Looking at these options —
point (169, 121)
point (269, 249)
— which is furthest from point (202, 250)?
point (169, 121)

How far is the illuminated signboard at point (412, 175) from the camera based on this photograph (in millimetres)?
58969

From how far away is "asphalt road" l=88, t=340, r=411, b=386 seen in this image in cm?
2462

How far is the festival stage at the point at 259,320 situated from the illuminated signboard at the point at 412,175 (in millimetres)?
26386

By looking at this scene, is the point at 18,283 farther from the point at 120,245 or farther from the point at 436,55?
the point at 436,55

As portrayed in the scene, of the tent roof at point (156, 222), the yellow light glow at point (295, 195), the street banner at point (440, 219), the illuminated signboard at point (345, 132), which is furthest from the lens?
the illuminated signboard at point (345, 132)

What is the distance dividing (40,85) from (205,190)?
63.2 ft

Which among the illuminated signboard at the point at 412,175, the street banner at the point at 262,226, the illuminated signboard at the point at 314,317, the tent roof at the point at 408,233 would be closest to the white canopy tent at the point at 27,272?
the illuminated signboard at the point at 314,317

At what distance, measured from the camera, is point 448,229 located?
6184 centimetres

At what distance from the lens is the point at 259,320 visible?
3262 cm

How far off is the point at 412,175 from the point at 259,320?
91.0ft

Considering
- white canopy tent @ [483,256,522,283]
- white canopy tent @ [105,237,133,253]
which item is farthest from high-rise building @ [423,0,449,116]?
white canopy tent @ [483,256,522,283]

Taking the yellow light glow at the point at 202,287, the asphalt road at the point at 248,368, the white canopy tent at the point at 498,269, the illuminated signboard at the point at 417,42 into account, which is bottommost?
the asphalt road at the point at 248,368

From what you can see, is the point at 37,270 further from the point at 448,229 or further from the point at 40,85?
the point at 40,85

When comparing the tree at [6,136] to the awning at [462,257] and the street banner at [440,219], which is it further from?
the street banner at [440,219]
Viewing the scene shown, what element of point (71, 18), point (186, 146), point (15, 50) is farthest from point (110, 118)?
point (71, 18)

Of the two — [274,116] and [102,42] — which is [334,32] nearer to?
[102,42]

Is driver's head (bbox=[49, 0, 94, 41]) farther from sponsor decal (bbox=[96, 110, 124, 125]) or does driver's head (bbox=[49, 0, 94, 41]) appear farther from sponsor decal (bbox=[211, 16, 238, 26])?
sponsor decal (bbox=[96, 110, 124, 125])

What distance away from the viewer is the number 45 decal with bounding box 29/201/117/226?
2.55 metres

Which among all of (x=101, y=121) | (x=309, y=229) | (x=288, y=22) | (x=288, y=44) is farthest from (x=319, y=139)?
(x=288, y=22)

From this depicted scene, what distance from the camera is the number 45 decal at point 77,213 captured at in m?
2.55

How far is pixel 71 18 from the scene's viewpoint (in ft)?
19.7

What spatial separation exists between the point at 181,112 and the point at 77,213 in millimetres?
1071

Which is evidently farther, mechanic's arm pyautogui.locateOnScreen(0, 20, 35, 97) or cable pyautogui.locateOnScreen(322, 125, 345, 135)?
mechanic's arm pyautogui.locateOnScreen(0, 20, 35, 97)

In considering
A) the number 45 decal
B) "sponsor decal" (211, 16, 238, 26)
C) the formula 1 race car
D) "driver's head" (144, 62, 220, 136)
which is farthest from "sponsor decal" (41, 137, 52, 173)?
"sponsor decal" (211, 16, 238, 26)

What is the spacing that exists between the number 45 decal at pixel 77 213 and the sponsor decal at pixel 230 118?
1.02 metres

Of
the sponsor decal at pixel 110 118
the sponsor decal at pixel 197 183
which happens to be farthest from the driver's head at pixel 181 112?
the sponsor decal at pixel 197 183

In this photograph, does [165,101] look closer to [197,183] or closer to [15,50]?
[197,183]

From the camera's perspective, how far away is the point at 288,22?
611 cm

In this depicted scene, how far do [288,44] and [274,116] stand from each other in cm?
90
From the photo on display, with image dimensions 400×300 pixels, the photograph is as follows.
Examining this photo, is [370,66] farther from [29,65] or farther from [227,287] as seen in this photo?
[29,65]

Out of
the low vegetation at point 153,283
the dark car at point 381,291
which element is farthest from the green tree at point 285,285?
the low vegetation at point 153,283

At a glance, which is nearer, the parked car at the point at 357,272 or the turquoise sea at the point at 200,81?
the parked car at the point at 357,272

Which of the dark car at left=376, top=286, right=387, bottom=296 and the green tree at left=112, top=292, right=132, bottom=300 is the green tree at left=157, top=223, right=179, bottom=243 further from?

---------------

Problem to solve →
Tally the lines in the material above that contain the word "light" and give only that number.

Task output →
2